The point is that, whether on phone calls or thumbing lifts, far from being panicked by the “unpredictability” of such social interactions, it was that very unpredictability that I most enjoyed. It all depends on how you look at it. “Unpredictability” is a synonym for spontaneity. Even when I had the bus or train fare, I always preferred to hitch anyway, unless the weather was truly awful.
How boring are you, if you only like talking about the same stuff that you always talk about, to people you already know.
Fucking pathetic.
“If you think about it, you probably already know what makes phone calls more difficult. “I can only hear your voice, I can’t see your face, I can’t see your facial expressions, I can’t see your body language, I can’t see any gestures,” says Kinsella. “I’m fully reliant on your voice to give me cues and to explain where it is that you’re coming from, what it is that you’re trying to communicate with me. Face-to-face its easier to read between the lines and get a clearer sense of what you’re trying to communicate that perhaps you aren’t saying in words … When we’re talking to somebody we build a relationship with them quite quickly. If a person is awkward or nervous, often the other person will pick up on that and smile, nod, offer encouragement through their facial expressions or body language, and that can help to make somebody feel more comfortable. That’s very difficult to do on the phone … It’s synchronous, you have to respond immediately, you can’t just say nothing for half an hour.”

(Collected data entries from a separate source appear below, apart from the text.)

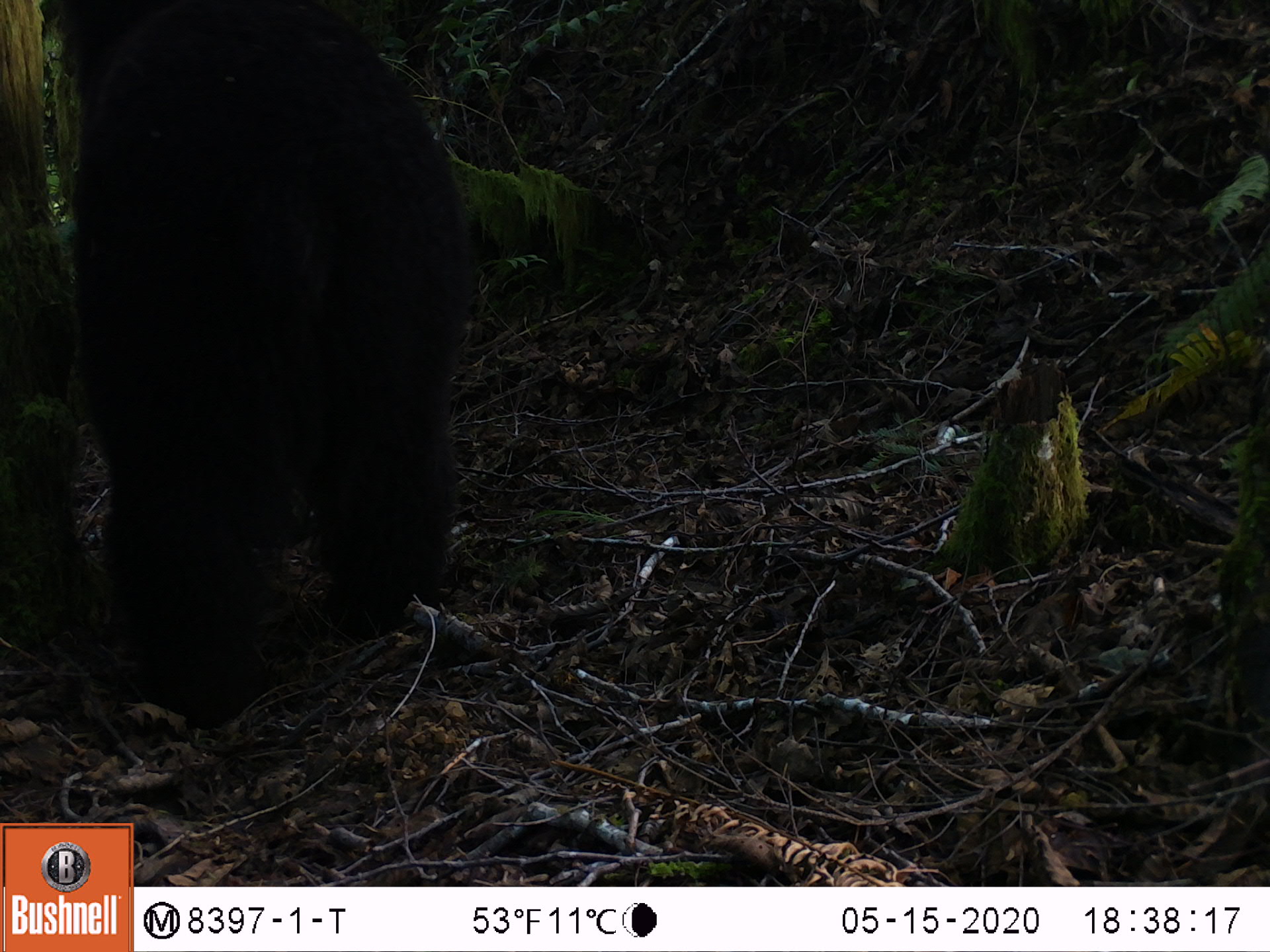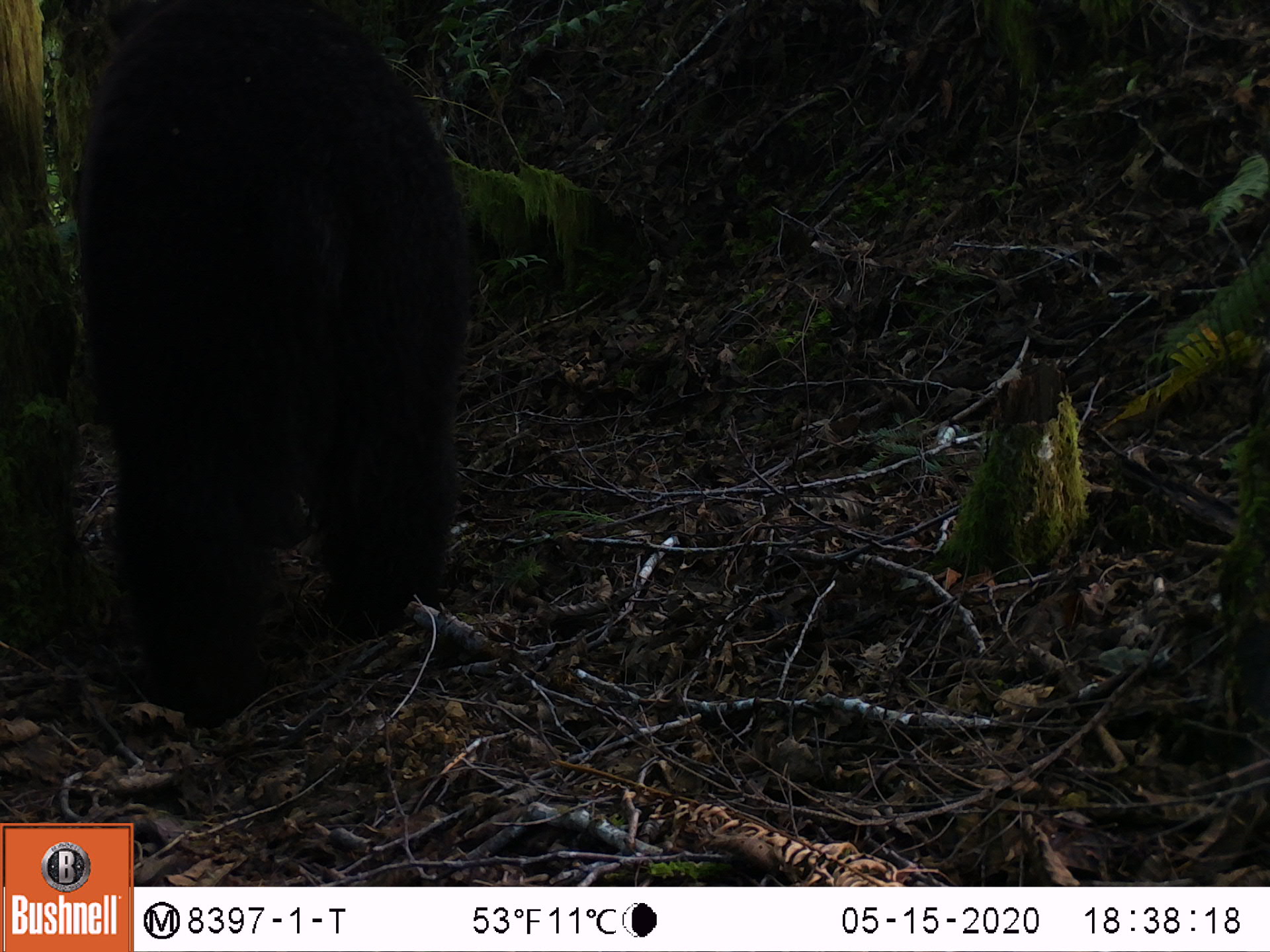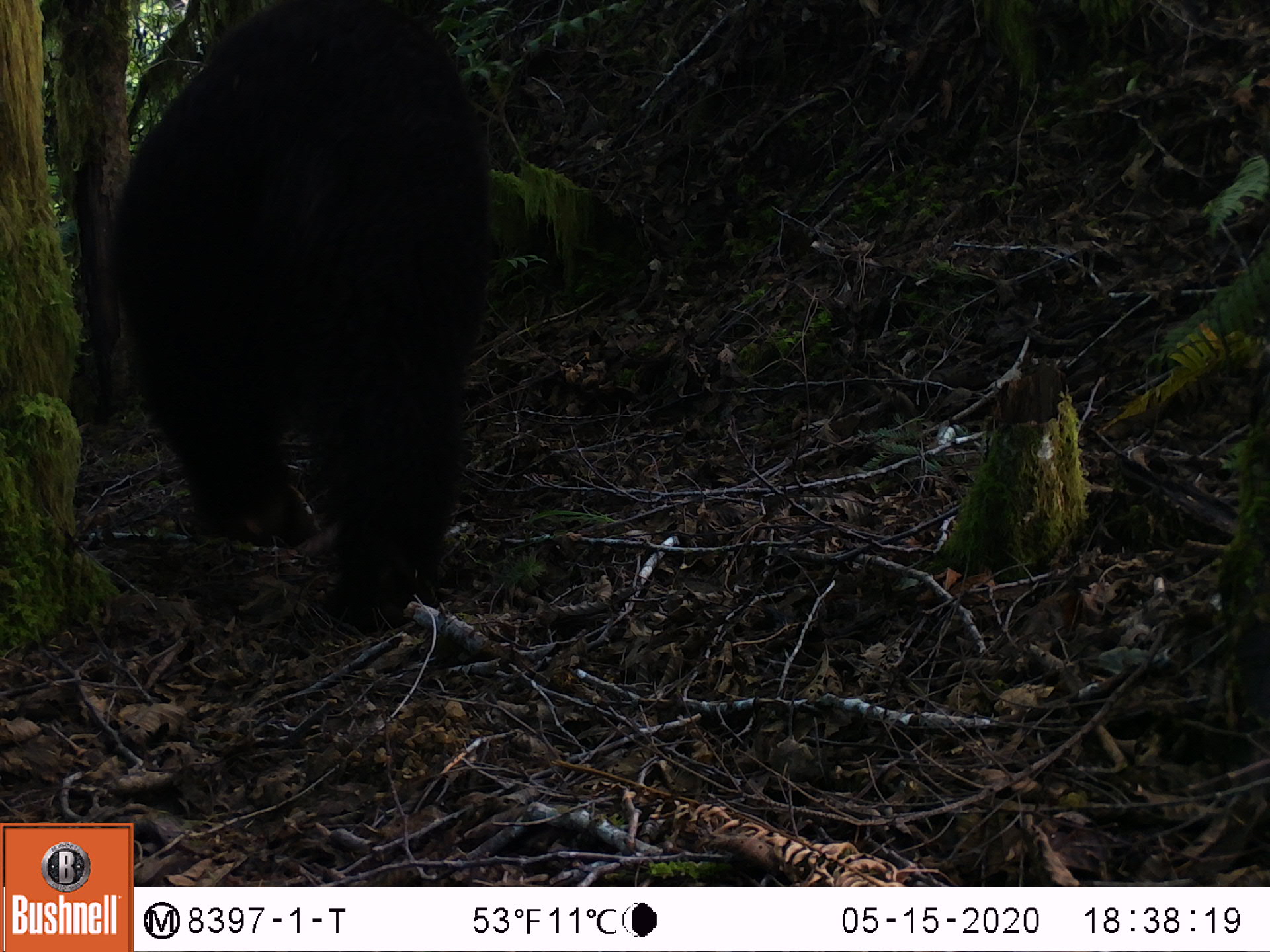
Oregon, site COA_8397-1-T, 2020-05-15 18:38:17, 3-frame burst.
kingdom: Animalia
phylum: Chordata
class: Mammalia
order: Carnivora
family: Ursidae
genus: Ursus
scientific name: Ursus americanus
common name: american black bear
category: black bear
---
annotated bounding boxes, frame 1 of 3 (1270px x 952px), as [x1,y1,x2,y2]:
black bear: [46,7,473,730]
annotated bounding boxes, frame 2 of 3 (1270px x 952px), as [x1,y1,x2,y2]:
black bear: [68,0,469,701]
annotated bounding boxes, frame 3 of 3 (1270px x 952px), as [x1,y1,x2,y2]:
black bear: [110,3,509,648]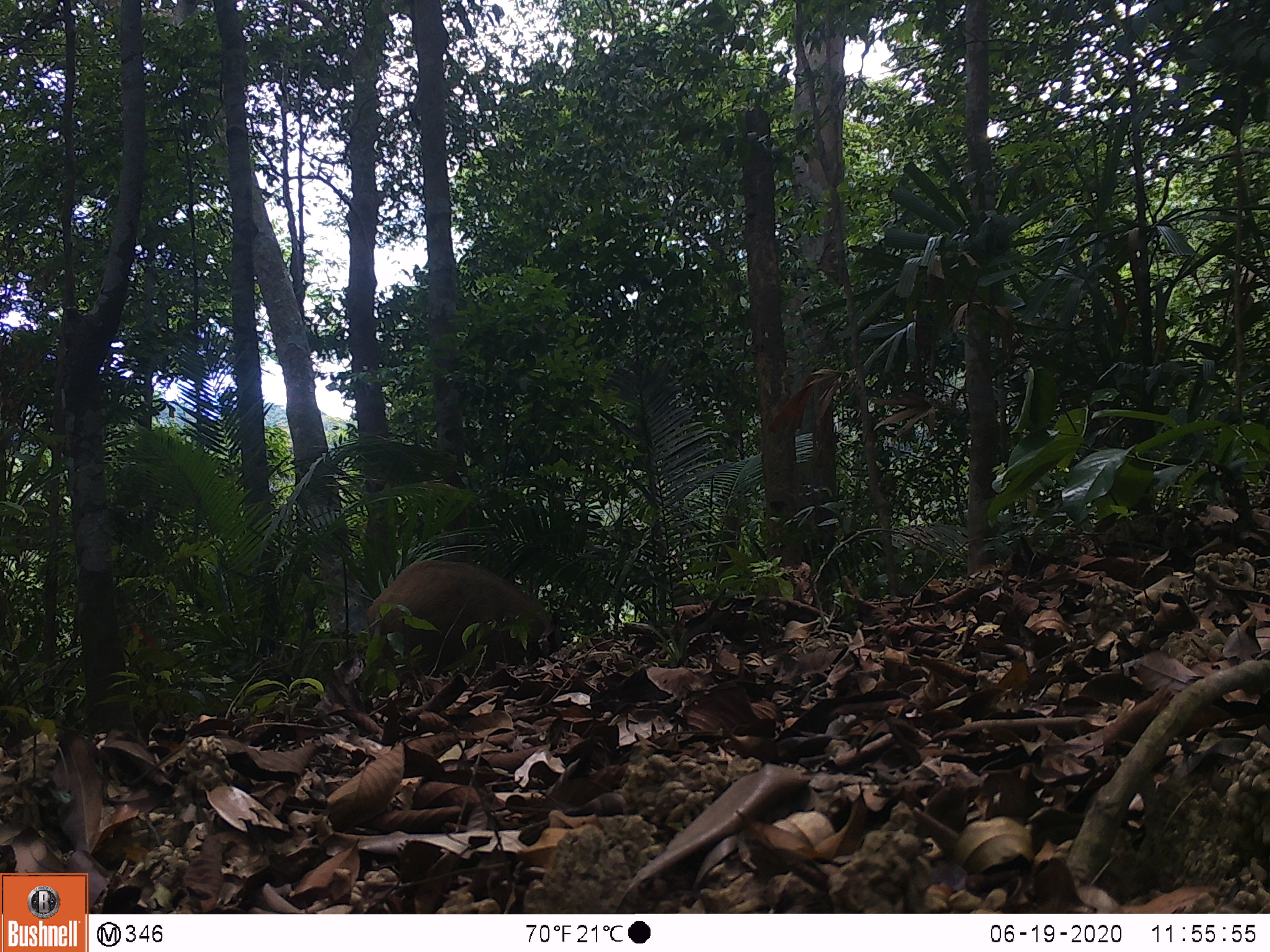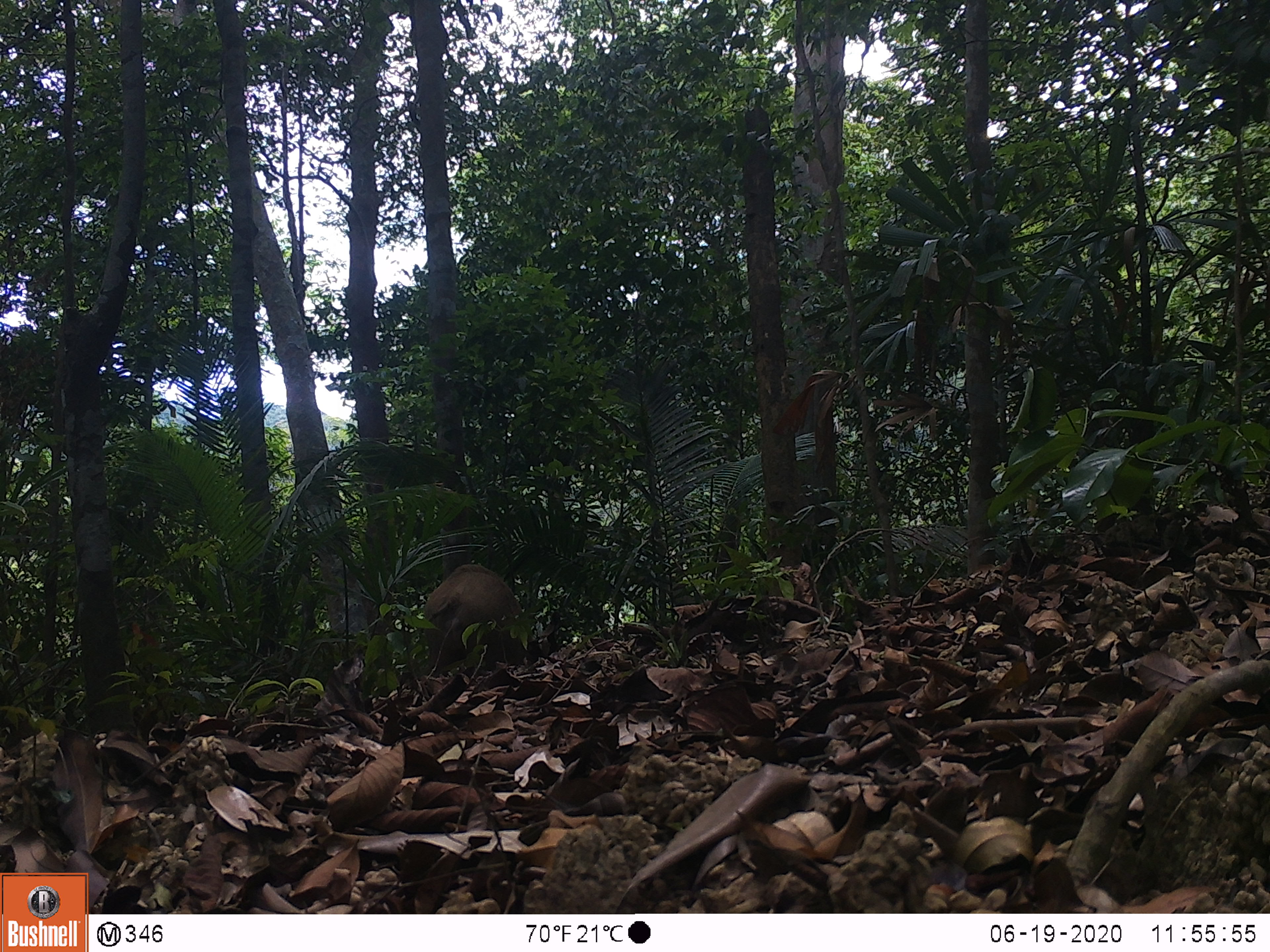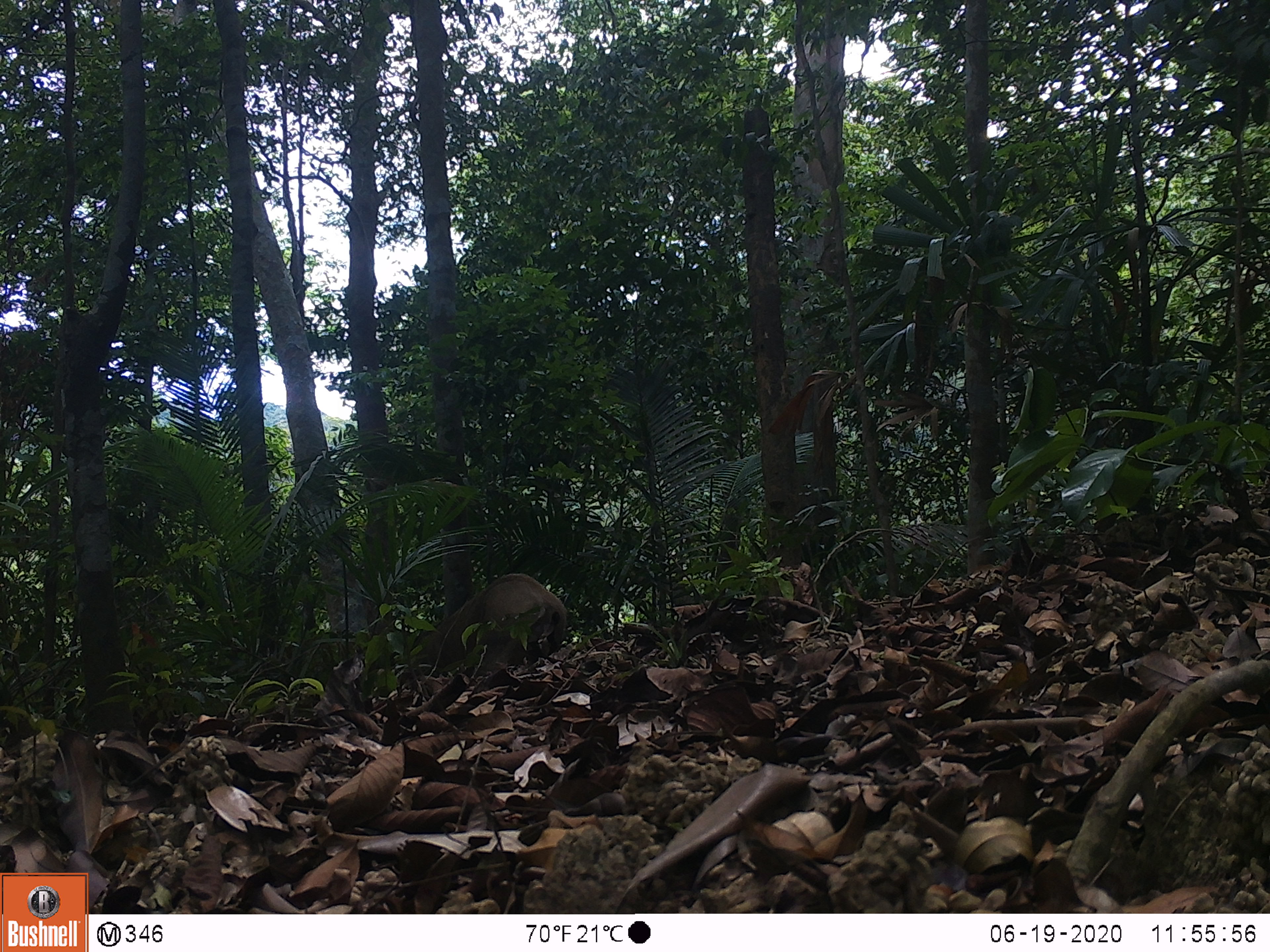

“… that you aren’t saying in words”. Fuck me. The whole point of a phone call is that it is a verbal medium. “Words” are the point! Being on a voice call forces you to cut out the passive aggressive shrugs and silences, the poisonous euphemisms, and the deliberately-leaving-things-unsaid-and-expecting-the-other-person-to-mind-read bullshit. You’re obliged to be cheerful, frank and articulate. If you can’t manage that, in my view, you’re intellectually and socially inadequate, and in need of remedial educational and psychological attention.
“Being on the phone can be an intense experience. We can become very conscious of how we sound, thinking about whether the other person understanding what we’re trying to communicate, says Kinsella. “Human beings, we want to feel a sense of belonging, a sense of connection with other people. We don’t want to be left out, we also want to have a positive feeling about ourselves, we don’t want to be judged negatively by other people.”
Oh here we fucking go. The writer has as good as admitted that the millennial problem is unbridled narcissism and an unwillingness to focus on the other person’s informational or social requirements. Whether you’re imparting information, or having some banter, it should be driven by a focus on the other person. But if you’re obsessing about yourself and how you might come across, I’m sorry, you’re a selfish, self-obsessed, po-faced bore. It’s OK to be that self-conscious for a period in your early teens perhaps, but to posit this short-lived developmental awkwardness as a reason why telephone calls are difficult and “intense” for everyone is worrying.
“There’s always moral panics around new technology anyway. Most people adapt and learn how to use them really well,” Holohan says.”
I’m not panicked at all. I just feel sorry for them.
And here’s Feargal Sharkey, wondering, since you have his number, “why don’t you use it“?
Sadly, nowadays, the answer to that particular question would be that the would-be caller is scared to call, and in any event has convinced herself that to do so would be unpardonably intrusive.